Перед заходом луны в последний раз воет собака, потом настает тишина. Пламя костра трепещет, и стражник зевает. Очень дряхлый человек тихо проходит мимо шатров, ощупывая землю перед собой посохом, чтобы нечаянно не споткнуться об веревки от шатров. Он уходит вдаль. Его народ совершает переход к землям с более сочной травой. А у Моисея назначено свидание с шакалами и грифами.

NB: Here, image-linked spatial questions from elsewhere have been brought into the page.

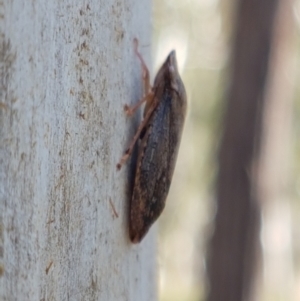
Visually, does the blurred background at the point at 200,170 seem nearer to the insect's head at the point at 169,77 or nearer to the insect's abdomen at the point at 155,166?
the insect's head at the point at 169,77

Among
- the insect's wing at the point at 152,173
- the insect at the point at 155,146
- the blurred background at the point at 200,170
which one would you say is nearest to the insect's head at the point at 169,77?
the insect at the point at 155,146

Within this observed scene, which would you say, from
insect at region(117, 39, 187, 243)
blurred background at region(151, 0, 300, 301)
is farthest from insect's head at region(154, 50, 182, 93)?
blurred background at region(151, 0, 300, 301)

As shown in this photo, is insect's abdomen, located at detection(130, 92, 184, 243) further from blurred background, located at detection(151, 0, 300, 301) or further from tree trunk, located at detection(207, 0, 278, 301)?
blurred background, located at detection(151, 0, 300, 301)

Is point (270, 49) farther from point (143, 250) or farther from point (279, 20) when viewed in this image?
point (143, 250)

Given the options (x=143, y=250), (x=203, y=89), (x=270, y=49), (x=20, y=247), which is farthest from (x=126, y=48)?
(x=203, y=89)

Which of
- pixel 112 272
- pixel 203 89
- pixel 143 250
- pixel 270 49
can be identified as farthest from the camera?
pixel 203 89

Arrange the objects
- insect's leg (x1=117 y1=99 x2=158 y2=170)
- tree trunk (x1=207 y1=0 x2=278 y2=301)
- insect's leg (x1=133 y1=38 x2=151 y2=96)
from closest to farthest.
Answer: insect's leg (x1=117 y1=99 x2=158 y2=170)
insect's leg (x1=133 y1=38 x2=151 y2=96)
tree trunk (x1=207 y1=0 x2=278 y2=301)

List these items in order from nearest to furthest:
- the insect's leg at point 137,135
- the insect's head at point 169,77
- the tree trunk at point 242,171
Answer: the insect's leg at point 137,135 < the insect's head at point 169,77 < the tree trunk at point 242,171
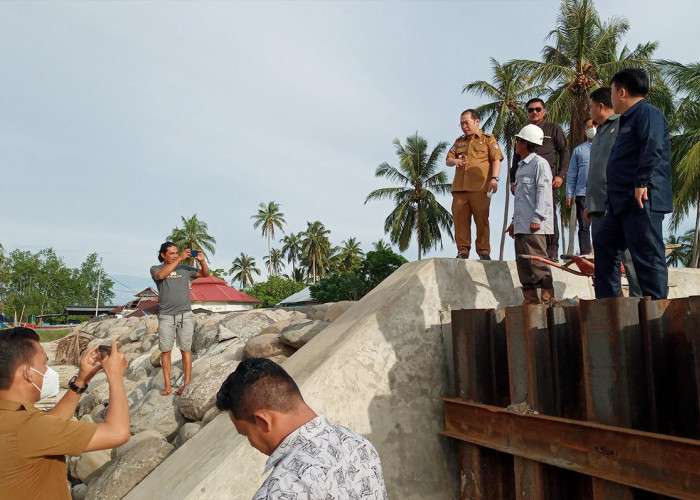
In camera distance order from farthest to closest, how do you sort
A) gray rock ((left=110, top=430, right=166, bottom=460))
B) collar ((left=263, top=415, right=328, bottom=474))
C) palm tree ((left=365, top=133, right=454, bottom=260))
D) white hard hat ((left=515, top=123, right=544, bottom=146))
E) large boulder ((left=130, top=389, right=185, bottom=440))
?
palm tree ((left=365, top=133, right=454, bottom=260)) < large boulder ((left=130, top=389, right=185, bottom=440)) < gray rock ((left=110, top=430, right=166, bottom=460)) < white hard hat ((left=515, top=123, right=544, bottom=146)) < collar ((left=263, top=415, right=328, bottom=474))

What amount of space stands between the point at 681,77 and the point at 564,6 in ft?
22.9

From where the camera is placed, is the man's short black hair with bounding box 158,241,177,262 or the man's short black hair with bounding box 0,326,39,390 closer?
the man's short black hair with bounding box 0,326,39,390

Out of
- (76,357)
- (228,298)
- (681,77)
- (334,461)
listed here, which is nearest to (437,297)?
(334,461)

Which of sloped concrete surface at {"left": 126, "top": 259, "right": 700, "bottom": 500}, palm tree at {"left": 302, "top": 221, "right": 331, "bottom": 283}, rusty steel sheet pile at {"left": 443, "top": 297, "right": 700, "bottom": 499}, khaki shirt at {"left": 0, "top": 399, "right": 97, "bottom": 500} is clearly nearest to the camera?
khaki shirt at {"left": 0, "top": 399, "right": 97, "bottom": 500}

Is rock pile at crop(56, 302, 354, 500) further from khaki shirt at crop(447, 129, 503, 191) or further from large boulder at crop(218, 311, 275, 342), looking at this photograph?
khaki shirt at crop(447, 129, 503, 191)

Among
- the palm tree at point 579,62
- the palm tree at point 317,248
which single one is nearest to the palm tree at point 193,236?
the palm tree at point 317,248

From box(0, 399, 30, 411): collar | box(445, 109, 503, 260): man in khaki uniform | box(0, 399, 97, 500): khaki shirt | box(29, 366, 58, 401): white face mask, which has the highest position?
box(445, 109, 503, 260): man in khaki uniform

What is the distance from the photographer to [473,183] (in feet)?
19.1

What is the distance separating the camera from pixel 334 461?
1722 mm

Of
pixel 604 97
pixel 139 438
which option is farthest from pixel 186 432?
pixel 604 97

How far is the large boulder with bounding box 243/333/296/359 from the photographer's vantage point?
6875mm

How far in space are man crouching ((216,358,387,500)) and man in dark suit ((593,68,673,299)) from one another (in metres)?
2.53

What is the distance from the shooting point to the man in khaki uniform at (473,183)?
5777 millimetres

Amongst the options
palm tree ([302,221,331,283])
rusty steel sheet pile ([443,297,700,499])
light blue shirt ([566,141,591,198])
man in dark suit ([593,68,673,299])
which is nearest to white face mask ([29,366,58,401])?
rusty steel sheet pile ([443,297,700,499])
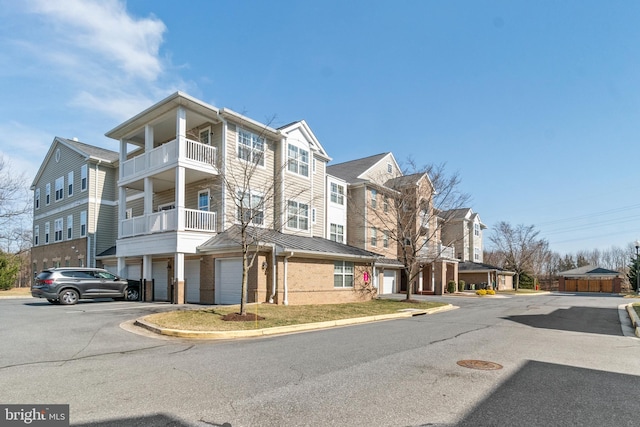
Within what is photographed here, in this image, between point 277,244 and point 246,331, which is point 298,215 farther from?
point 246,331

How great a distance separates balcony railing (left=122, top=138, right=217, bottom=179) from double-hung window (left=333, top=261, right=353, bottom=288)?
8.83m

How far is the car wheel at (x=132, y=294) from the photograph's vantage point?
69.9 feet

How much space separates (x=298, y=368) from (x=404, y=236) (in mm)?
18883

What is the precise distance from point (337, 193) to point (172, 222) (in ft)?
45.7

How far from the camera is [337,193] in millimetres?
30578

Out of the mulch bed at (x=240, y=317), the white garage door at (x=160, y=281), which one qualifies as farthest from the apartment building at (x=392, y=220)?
the white garage door at (x=160, y=281)

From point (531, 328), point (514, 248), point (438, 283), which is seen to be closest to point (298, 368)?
point (531, 328)

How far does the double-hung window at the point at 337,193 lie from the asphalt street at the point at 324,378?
19.0m

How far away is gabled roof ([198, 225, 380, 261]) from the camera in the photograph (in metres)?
18.4

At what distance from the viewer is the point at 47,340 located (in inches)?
384

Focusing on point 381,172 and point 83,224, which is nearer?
point 83,224

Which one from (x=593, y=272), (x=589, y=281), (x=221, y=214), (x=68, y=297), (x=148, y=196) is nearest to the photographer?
(x=68, y=297)

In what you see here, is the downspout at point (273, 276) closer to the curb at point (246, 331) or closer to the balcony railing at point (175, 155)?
the curb at point (246, 331)

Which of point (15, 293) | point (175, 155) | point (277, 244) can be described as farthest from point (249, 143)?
point (15, 293)
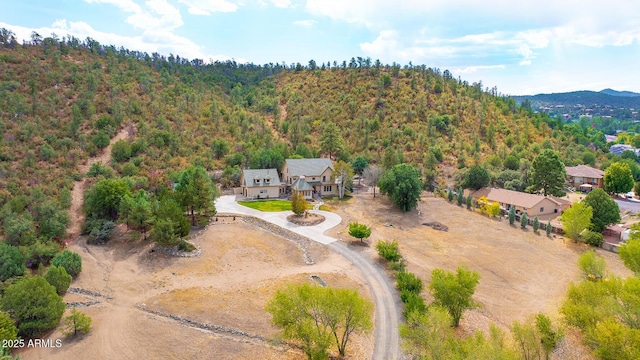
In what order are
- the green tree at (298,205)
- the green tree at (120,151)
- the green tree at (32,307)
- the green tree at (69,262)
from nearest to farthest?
the green tree at (32,307)
the green tree at (69,262)
the green tree at (298,205)
the green tree at (120,151)

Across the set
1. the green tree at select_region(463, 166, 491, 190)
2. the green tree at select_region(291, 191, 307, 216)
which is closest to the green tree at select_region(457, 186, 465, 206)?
the green tree at select_region(463, 166, 491, 190)

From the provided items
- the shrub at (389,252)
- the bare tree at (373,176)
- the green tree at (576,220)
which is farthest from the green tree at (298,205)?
the green tree at (576,220)

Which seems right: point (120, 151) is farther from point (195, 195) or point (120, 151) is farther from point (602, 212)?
point (602, 212)

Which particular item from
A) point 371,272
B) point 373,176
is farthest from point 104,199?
point 373,176

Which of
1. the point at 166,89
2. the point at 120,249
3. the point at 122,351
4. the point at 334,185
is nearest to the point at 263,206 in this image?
the point at 334,185

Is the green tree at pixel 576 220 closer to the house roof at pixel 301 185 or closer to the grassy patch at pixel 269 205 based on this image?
the house roof at pixel 301 185

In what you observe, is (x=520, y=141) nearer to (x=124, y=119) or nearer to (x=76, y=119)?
(x=124, y=119)
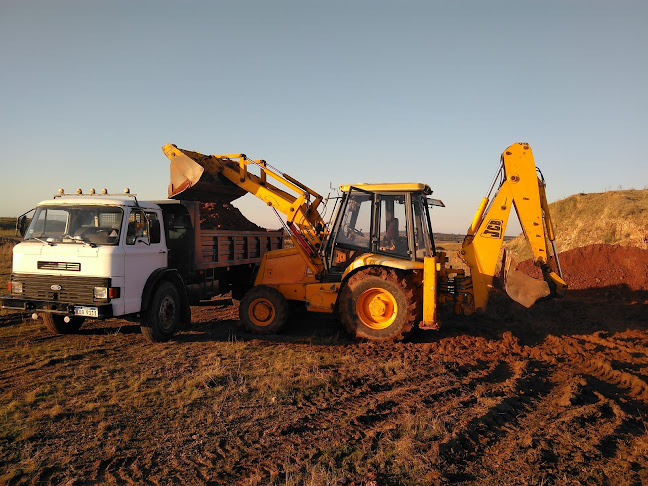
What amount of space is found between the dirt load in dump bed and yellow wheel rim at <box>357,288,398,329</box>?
956 cm

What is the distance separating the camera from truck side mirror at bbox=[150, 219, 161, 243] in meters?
8.43

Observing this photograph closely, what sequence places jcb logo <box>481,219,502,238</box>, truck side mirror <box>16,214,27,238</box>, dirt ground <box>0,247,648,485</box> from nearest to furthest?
dirt ground <box>0,247,648,485</box> < truck side mirror <box>16,214,27,238</box> < jcb logo <box>481,219,502,238</box>

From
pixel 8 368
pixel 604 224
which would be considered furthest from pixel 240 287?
pixel 604 224

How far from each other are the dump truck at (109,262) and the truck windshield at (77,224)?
2 cm

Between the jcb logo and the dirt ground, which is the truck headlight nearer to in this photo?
the dirt ground

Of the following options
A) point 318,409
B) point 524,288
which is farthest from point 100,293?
point 524,288

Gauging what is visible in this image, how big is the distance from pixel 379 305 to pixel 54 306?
5.63m

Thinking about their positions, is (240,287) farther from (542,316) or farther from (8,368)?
(542,316)

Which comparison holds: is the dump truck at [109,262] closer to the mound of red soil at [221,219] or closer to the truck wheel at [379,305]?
the truck wheel at [379,305]

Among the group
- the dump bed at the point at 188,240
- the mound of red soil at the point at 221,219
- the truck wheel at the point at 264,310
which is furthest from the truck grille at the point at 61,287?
the mound of red soil at the point at 221,219

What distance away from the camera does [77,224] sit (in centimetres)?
787

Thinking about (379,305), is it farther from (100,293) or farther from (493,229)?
(100,293)

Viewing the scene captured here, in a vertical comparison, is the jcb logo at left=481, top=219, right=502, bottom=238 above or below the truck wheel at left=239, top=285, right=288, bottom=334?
above

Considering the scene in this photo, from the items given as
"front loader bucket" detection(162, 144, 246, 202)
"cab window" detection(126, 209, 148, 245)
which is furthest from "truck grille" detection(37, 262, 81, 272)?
"front loader bucket" detection(162, 144, 246, 202)
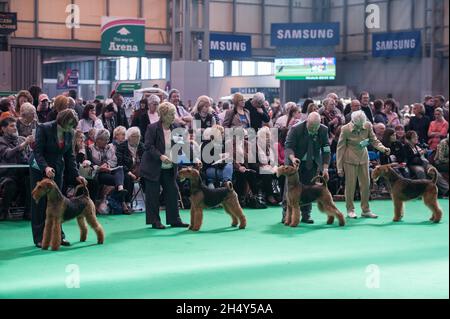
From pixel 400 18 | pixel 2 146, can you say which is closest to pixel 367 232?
pixel 2 146

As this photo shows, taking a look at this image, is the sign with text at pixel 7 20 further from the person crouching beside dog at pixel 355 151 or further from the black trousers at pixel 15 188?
the person crouching beside dog at pixel 355 151

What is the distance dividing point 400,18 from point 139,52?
8.45 m

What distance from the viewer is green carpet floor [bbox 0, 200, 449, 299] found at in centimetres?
578

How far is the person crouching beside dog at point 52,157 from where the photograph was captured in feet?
24.3

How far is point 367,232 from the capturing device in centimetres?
901

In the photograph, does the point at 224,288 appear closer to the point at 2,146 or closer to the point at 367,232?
the point at 367,232

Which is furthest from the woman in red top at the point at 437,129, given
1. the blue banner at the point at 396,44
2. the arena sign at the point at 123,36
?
the blue banner at the point at 396,44

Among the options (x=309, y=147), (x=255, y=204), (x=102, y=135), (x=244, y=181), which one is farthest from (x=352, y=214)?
(x=102, y=135)

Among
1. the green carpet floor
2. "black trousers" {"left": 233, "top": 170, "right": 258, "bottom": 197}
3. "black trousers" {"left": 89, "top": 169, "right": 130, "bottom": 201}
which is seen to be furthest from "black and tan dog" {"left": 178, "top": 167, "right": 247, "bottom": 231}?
"black trousers" {"left": 233, "top": 170, "right": 258, "bottom": 197}

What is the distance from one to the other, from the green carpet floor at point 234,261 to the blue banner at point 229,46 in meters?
15.1

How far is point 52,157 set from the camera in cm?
755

Помпей в Иерусалиме, войдя в Храм, повелел, чтобы ему показали Святая Святых, и был очень удивлен, оказавшись в пустой комнате.

Геродот рассказывает о том, как греки, приплывшие в Египет и увидевшие рукотворные горы из известняка, назвали их пирамидами — из-за сходства с пшеничными пирожками похожей формы, какие продавались на уличных лотках. Еще он замечает, что среди местных жителей сохранилась память о времени их сооружения как о чем-то ужасном, и потому они даже не в силах заставить себя выговорить имена царей-строителей, Хеопса и Хефрена, и называют их «пирамидами пастуха Филитиса, который в те времена пас свои стада в этих местах» [45].

Каменная кладка: да человеческих ли то рук дело?… я содрогаюсь при мысли о египетских фараонах.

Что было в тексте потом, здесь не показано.